EXTRAIT:
++++
Le soir :DS18 – PC18,5 – LG18 – MS18. Note moyenne SOIR : 18,1
Robe impressionnante, très dense, centre rubis profond tendant vers le noir, bordure vieux rose sans aucune brunissure. Intensité aromatique saisissante, dès le premier contact olfactif, virilité et élégance, bouquet souverain, organique, sui generis, bien qu’à la fois très Côte de Beaune et pouvant aussi évoquer (pourquoi pas ?) un grand Pomerol : fruits pulpeux, noyau, tabac voluptueux, violette, épices, cuir, truffe… Même impression de synthèse parfaite en bouche, matière supérieure, compacité et volume, plénitude et raffinement, grande maturité équilibrée par une finesse remarquable, sans la moindre trace de cette lourdeur, de ce côté confituré, figué, qui dépare nombre de « grands » Côte de Nuits en 1990.
++++
DONNÉES:

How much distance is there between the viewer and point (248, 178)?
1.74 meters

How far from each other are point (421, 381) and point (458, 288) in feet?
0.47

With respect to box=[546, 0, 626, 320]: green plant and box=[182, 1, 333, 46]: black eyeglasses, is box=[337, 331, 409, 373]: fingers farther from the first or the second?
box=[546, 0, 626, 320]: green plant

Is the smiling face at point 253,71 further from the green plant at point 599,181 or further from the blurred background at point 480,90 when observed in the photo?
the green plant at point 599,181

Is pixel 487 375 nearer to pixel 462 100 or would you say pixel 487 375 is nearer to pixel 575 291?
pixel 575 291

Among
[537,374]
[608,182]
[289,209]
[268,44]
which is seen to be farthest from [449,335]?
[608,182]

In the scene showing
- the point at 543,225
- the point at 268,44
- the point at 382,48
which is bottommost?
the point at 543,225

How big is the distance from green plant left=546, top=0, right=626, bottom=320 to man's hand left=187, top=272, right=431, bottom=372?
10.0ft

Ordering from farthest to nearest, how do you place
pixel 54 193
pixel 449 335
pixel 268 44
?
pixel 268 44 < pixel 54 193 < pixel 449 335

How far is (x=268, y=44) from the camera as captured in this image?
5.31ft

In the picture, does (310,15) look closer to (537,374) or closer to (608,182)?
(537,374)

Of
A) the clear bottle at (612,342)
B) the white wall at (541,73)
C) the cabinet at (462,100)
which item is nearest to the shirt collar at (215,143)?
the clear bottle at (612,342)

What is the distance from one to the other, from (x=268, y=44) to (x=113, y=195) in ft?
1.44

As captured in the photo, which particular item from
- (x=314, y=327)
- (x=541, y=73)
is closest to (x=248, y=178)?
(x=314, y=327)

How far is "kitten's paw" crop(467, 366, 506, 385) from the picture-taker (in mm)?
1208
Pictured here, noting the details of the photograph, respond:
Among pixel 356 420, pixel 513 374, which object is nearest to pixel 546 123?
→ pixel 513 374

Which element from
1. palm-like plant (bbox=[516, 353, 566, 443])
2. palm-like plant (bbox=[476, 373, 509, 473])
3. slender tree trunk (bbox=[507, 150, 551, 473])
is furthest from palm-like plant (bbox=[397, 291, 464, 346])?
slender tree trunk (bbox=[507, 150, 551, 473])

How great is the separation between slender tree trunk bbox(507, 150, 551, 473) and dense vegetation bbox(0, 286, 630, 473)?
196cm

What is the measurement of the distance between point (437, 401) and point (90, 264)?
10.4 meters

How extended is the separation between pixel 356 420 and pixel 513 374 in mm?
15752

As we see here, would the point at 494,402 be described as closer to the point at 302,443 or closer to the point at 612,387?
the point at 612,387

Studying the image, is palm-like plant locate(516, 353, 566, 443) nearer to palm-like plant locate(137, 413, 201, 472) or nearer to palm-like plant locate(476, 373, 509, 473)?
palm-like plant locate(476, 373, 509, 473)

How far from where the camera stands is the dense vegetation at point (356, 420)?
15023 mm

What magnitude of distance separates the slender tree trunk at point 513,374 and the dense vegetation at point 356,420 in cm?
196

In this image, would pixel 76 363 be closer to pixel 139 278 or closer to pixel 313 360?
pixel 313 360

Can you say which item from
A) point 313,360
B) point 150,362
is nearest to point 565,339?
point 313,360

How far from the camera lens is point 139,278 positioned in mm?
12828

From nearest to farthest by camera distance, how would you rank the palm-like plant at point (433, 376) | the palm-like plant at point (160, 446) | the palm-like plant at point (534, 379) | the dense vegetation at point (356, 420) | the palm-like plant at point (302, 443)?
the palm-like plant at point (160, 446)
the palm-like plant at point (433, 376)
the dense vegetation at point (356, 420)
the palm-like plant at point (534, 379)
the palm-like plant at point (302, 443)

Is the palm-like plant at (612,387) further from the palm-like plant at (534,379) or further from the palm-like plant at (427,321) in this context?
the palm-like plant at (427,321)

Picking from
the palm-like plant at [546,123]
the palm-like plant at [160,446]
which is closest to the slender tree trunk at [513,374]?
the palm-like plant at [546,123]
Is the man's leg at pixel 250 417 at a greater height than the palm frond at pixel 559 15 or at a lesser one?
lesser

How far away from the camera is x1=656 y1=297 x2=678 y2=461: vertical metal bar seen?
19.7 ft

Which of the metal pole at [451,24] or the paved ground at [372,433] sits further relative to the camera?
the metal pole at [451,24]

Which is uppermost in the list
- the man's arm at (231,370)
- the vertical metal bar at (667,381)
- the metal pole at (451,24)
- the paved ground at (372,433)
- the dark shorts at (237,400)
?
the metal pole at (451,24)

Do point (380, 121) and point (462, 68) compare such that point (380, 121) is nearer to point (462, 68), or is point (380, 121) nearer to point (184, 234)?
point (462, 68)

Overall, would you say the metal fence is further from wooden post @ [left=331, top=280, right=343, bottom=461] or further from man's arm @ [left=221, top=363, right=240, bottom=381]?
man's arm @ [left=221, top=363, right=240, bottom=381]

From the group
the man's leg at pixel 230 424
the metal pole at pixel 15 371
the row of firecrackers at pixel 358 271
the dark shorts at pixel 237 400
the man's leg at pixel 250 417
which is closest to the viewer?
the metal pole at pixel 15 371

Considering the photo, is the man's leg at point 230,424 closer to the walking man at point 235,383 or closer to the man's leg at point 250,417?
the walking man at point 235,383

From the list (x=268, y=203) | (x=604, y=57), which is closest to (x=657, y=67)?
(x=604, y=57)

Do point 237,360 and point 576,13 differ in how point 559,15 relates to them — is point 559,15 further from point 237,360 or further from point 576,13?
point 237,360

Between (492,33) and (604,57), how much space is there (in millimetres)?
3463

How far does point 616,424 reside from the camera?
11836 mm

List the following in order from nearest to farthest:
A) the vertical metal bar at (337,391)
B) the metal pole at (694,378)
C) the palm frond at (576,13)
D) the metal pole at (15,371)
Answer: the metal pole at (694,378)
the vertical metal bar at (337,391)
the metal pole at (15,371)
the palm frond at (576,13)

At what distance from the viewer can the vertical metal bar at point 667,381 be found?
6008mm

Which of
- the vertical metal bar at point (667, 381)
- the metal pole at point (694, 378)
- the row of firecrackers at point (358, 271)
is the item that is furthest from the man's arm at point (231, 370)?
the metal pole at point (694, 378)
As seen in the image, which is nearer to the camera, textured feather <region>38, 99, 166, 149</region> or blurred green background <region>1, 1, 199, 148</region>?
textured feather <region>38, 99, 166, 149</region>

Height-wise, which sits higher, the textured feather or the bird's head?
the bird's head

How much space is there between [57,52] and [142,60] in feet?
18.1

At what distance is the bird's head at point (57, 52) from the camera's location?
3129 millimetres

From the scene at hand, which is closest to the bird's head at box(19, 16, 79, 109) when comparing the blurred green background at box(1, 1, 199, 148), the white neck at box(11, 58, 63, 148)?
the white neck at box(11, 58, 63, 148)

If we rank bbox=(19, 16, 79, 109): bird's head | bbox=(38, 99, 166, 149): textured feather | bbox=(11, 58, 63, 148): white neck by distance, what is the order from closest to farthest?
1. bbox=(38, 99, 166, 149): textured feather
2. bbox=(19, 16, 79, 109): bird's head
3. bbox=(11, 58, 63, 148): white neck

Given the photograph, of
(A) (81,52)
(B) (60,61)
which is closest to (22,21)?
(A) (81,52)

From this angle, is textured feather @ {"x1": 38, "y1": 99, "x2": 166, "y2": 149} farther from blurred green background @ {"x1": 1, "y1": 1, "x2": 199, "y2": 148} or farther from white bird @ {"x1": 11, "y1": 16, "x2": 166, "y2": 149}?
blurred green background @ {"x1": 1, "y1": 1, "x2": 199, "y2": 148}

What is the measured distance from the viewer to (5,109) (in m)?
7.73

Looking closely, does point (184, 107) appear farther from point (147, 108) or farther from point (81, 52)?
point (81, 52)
++++
CONSIGNES:
1. Recopiez l'extrait depuis « Le soir :DS18 » jusqu'à « Nuits en 1990. » inclus.
2. Répondez d'après l'extrait :
(a) Quelle note moyenne est attribuée le soir ?
(b) De quelle couleur est la bordure de la robe ?
(c) Quel vin, en dehors de la Côte de Beaune, le bouquet peut-il évoquer ?
3. Relevez dans l'extrait toutes les composantes citées pour le bouquet après les deux-points.

CORRIGÉS:
1.
Le soir :DS18 – PC18,5 – LG18 – MS18. Note moyenne SOIR : 18,1
Robe impressionnante, très dense, centre rubis profond tendant vers le noir, bordure vieux rose sans aucune brunissure. Intensité aromatique saisissante, dès le premier contact olfactif, virilité et élégance, bouquet souverain, organique, sui generis, bien qu’à la fois très Côte de Beaune et pouvant aussi évoquer (pourquoi pas ?) un grand Pomerol : fruits pulpeux, noyau, tabac voluptueux, violette, épices, cuir, truffe… Même impression de synthèse parfaite en bouche, matière supérieure, compacité et volume, plénitude et raffinement, grande maturité équilibrée par une finesse remarquable, sans la moindre trace de cette lourdeur, de ce côté confituré, figué, qui dépare nombre de « grands » Côte de Nuits en 1990.

2.
(a) 18,1
(b) Vieux rose, sans aucune brunissure
(c) Un grand Pomerol

3. fruits pulpeux, noyau, tabac voluptueux, violette, épices, cuir, truffe